## PASSAGE GIVEN
○ ○ ○ ○ ○ ○ ○
Plaintiffs claim that the fees they have been charged violate the E-Government Act
because they are “far more than necessary to recover the cost of providing access to electronic
records.” (Compl. at 2, ¶ 9.) For example, in 2012 the judiciary spent $12.1 million generated
from public access receipts on the public access system, while it spent more than $28.9 million
of the receipts on courtroom technology. (Id. at ¶ 20.) “In 2014 . . . the judiciary collected more
than $145 million in fees, much of which was earmarked for other purposes such as courtroom
technology, websites for jurors, and bankruptcy notification systems.” (Id. at ¶ 21.)
Furthermore, plaintiffs claim that excessive fees have “inhibited public understanding of the
courts and thwarted equal access to justice.” (Id. at 2.) Based on the alleged violation of the EGovernment Act, plaintiffs assert that the Little Tucker Act entitles them to a “refund of the
excessive PACER fees illegally exacted.” (Id. at ¶¶ 33-34.) “Each plaintiff and putative class
member has multiple individual illegal-exaction claims against the United States, none of which
exceeds $10,000.” (Id. at ¶ 5.)
○ ○ ○ ○ ○ ○ ○
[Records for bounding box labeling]
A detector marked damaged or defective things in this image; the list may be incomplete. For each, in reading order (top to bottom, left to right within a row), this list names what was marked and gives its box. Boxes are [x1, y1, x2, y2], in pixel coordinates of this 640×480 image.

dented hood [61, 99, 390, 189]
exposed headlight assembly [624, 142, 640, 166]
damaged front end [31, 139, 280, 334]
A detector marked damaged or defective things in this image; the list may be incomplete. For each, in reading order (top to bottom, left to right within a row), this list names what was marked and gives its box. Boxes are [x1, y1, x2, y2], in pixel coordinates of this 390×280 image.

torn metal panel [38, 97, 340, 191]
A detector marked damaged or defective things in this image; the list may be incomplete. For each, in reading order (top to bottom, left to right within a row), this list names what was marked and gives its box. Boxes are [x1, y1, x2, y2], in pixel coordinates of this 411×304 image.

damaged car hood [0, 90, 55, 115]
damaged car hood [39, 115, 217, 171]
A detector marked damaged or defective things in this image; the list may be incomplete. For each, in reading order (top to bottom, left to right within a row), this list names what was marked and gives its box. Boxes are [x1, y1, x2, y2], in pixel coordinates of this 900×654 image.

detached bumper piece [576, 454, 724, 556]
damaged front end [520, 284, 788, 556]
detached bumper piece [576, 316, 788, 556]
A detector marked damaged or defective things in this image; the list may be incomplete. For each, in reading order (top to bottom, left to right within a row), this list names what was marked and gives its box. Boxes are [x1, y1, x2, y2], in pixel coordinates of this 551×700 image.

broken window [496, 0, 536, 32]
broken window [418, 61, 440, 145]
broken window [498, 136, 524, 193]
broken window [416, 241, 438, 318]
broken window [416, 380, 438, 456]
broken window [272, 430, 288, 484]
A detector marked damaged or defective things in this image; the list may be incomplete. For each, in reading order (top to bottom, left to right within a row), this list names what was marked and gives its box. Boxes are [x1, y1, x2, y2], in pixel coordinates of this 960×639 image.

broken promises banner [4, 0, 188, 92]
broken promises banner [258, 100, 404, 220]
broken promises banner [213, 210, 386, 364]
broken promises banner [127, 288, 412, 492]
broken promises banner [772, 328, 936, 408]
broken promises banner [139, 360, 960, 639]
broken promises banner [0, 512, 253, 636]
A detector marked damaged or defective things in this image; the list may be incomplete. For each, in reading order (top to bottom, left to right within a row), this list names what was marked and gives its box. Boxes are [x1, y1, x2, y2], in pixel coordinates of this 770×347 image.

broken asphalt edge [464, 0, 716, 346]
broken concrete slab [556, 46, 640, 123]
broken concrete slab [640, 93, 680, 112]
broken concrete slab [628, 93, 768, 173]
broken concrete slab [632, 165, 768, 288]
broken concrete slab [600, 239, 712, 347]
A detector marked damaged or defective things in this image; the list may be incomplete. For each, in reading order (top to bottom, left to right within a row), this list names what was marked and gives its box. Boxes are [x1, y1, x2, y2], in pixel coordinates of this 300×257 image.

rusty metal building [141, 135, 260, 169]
○ ○ ○ ○ ○ ○ ○
## WORK TO DO
**a)** Please write out the passage on PACER fees word for word, between "Plaintiffs claim that the" and "(Id. at ¶ 21.)", inclusive.
**b)** Repeat only the lines of the records between the lines holding "this 900×654 image." and "broken window [272, 430, 288, 484]", inclusive, exactly as they appear.

## RESPONSES TO THE TASKS
**a)**
Plaintiffs claim that the fees they have been charged violate the E-Government Act
because they are “far more than necessary to recover the cost of providing access to electronic
records.” (Compl. at 2, ¶ 9.) For example, in 2012 the judiciary spent $12.1 million generated
from public access receipts on the public access system, while it spent more than $28.9 million
of the receipts on courtroom technology. (Id. at ¶ 20.) “In 2014 . . . the judiciary collected more
than $145 million in fees, much of which was earmarked for other purposes such as courtroom
technology, websites for jurors, and bankruptcy notification systems.” (Id. at ¶ 21.)

**b)**
A detector marked damaged or defective things in this image; the list may be incomplete. For each, in reading order (top to bottom, left to right within a row), this list names what was marked and gives its box. Boxes are [x1, y1, x2, y2], in pixel coordinates of this 900×654 image.

detached bumper piece [576, 454, 724, 556]
damaged front end [520, 284, 788, 556]
detached bumper piece [576, 316, 788, 556]
A detector marked damaged or defective things in this image; the list may be incomplete. For each, in reading order (top to bottom, left to right within a row), this list names what was marked and gives its box. Boxes are [x1, y1, x2, y2], in pixel coordinates of this 551×700 image.

broken window [496, 0, 536, 32]
broken window [418, 61, 440, 145]
broken window [498, 136, 524, 193]
broken window [416, 241, 438, 318]
broken window [416, 380, 438, 456]
broken window [272, 430, 288, 484]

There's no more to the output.